● Data for the task:
-- START --

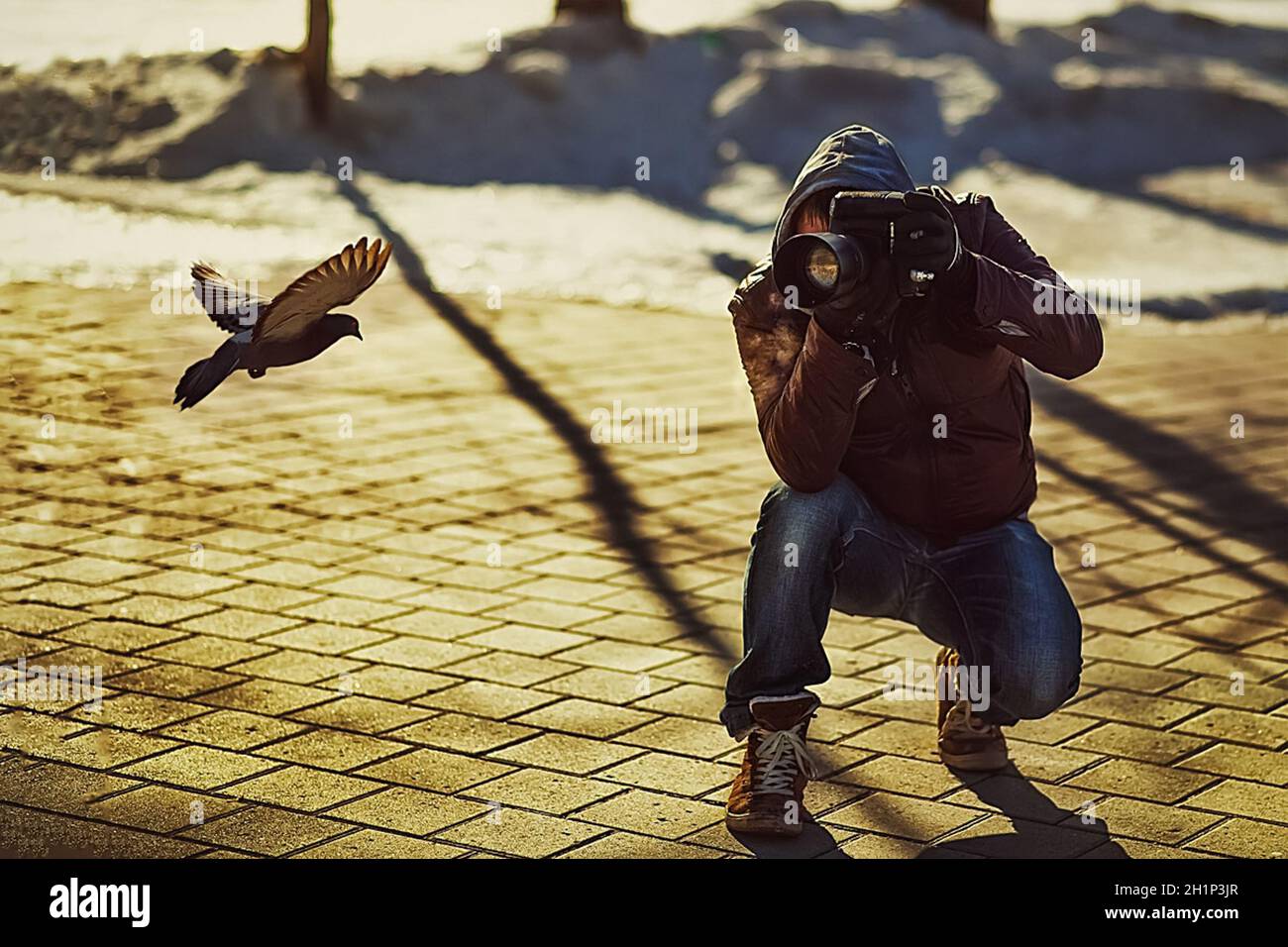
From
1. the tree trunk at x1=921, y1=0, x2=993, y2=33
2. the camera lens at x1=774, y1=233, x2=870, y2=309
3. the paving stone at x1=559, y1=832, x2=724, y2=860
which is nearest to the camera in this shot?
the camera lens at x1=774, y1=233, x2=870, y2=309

-- END --
-- START --

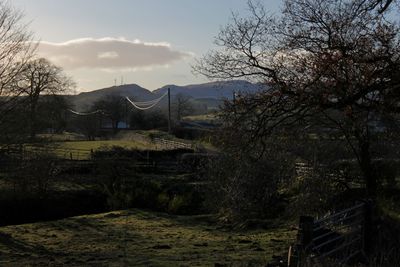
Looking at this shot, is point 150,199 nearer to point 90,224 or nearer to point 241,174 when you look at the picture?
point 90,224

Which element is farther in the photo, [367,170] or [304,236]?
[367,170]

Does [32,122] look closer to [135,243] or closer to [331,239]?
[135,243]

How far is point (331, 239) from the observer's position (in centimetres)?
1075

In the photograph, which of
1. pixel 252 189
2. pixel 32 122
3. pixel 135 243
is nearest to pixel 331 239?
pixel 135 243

-- END --

● Stated goal: Gather every line above that contains the word "nearest", treating uppercase and lowercase as different.

● Written answer:
which is nearest to the camera in this shot?
is nearest to pixel 331 239?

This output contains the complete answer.